Larry Miller, with the USDA's Cooperative State Research, Education and Extension Service, reported on sheep and wool research funding. He told producers that a reduction in wool and sheep expenditures over the last 10 years is now facing a serious problem due to the need for food safety requirements. The market price for wool in recent years also has indirectly affected the availability of research funds.
John Walker of San Angelo, Texas, director of the Texas A&M University Research and Extension Center, noted that extended drought in west Texas and the Concho Valley area is seriously hurting the sheep and goat industries. In the immediate San Angelo area, he said, sheep and goats add $60 million annually to the economy during good years. As a result of the long drought, range animal nutrition and sheep management tips have become an important area of work, along with doing studies on classing wool and on sheep and goat breeding programs.
Dr. Brian May, nutrition and physiology professor, and Mike Salisbury, sheep and goat production professor, both with Angelo State University's Department of Agriculture, discussed work that the school is doing in cooperation with the Research Center. The two entities have neighboring facilities, including range and cropland.

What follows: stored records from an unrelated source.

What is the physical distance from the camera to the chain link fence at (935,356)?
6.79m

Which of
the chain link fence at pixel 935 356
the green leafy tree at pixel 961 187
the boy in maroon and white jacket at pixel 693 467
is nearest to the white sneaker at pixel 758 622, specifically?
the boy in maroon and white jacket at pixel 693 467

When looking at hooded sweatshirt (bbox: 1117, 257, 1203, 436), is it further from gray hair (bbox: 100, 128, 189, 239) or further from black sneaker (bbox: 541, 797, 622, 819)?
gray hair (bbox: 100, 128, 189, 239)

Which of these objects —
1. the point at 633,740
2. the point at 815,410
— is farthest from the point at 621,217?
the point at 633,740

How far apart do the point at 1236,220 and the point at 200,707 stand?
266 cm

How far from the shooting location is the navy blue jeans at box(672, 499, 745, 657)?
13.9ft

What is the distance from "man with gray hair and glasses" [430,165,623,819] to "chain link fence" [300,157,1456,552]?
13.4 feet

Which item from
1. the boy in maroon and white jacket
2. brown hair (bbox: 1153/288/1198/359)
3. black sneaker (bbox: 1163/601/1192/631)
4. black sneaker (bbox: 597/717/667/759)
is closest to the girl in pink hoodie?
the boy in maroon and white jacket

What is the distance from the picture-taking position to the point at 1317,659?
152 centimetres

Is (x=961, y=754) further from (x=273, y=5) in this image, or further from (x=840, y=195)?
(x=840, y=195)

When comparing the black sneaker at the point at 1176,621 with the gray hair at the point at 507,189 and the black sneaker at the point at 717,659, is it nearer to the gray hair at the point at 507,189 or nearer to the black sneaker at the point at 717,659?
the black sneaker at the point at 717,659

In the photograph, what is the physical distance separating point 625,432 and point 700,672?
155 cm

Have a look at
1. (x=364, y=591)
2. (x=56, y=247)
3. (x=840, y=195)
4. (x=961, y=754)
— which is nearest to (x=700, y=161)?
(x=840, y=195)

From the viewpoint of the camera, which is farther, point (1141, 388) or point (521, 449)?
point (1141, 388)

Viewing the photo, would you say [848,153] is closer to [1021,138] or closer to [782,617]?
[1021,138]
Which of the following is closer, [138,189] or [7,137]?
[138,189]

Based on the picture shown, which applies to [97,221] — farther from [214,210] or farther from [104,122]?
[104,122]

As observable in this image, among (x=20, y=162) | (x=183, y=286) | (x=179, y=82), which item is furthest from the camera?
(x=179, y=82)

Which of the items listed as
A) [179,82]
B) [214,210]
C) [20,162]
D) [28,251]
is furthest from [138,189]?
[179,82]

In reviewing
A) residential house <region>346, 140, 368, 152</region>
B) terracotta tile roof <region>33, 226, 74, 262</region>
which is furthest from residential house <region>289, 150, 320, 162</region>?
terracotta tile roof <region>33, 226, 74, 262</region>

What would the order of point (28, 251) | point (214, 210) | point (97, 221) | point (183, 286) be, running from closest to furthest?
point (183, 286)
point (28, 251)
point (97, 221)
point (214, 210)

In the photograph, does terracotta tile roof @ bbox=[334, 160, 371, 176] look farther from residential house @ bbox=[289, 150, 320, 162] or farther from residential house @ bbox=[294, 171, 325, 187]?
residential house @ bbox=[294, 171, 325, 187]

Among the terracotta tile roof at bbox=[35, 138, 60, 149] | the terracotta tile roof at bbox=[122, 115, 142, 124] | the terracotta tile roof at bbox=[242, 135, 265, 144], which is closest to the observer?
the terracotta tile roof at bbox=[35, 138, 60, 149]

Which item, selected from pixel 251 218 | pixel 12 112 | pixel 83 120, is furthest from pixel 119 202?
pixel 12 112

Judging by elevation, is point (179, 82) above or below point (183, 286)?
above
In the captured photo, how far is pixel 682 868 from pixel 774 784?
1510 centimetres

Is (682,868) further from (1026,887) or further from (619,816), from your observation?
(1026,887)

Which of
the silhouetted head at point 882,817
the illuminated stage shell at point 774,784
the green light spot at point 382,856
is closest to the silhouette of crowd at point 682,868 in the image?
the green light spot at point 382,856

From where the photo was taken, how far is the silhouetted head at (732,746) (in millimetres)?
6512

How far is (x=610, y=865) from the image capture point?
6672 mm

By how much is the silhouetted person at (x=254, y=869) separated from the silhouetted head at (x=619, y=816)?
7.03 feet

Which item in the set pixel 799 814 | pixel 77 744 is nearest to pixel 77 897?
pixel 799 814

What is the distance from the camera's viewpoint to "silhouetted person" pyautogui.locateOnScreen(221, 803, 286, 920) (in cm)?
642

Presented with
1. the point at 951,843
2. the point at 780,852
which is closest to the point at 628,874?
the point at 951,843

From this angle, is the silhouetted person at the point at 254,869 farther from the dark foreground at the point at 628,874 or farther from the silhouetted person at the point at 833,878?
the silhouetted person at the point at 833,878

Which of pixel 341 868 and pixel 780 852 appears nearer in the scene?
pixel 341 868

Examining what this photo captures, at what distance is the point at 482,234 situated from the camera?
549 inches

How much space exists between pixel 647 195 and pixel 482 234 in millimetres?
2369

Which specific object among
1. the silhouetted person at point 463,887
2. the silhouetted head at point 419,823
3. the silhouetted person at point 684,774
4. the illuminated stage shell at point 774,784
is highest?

Salisbury said the university has Rambouillet, Suffolk, Angora and meat goat flocks to work with in teaching about reproduction, livestock selection, live animal and carcass evaluation, reproduction techniques and sheep and goat sciences. Research activities include development of heritability estimates for valuable traits in Rambouillet sheep, effect of diet on feedlot lamb performance, effects of growth implants on feedlot lamb performance and carcass characteristics and effect of estrus synchronization on ovulation.
Drs. Keith Belk and Deb Roeber, both with Colorado State University, reported on the Sheep Safety and Quality Assurance Program being carried out by CSU under contract to ASI. "Lamb is extremely acceptable and has been highly rated for its eating quality," Belk said. Belk and Roeber pointed out that Total Quality Management (TQM) philosophy is simple: "You can't manage what you don't measure." In essence, to improve the product a producer must reduce defects in order to improve value. "It costs $1 to prevent defects at production, $10 to fix defects at processing and $100 to repair damage to the customer," Belk said. "Consumers are concerned about the safety of the food they eat as well as the quality of the products they buy. Consumer concerns have prompted those in every sector of the livestock industry to take a careful look at the products they market," Belk said.
Greg Lewis, director of the U.S. Sheep Experiment Station in Dubois, Idaho, reviewed some of the research projects being undertaken at his 87,000-acre facility near Yellowstone National Park. The station has four distinct eco-systems, which facilitates the study of various environmental issues affecting the sheep industry. Lewis said work at the station is threatened because the Bureau of Land Management (BLM), a division of the U.S. Interior Department, eventually wants the land. "They have made that clear to us," Lewis said. According to Lewis, Congress could declare the land encompassing the station as "wilderness," and turn it over to the BLM. He believes the future role of sheep will be largely for meat production. Researchers must respond to the change, he said, focusing on range and grassland management. "Sheep are best suited for grazing land, and range land is a renewable resource," Lewis said. He added that one challenge is to find sheep that prefer sagebrush, but early studies have not been fruitful.
Kreg Leymaster, director of the U.S. Meat Animal Research Center in Clay Center, Neb., said his facility is charged with meeting high priority problems of the American livestock industry. The 35,000-acre center has 18 beef brands, 9 breeds of sheep and goats, and 700 litters of pigs. Research programs center around reproduction, nutrition, herd health, production systems and meats. The center is presently doing sheep genetic research, including wool and hair breeds in two production systems, breed effects on composition and meat quality and genomic research. Leymaster recommended that research be extended to breeds for specific production and marketing systems, and to develop selection of objectives and criteria to develop breeds. The expected benefits to the industry are increased profitability and improved product quality.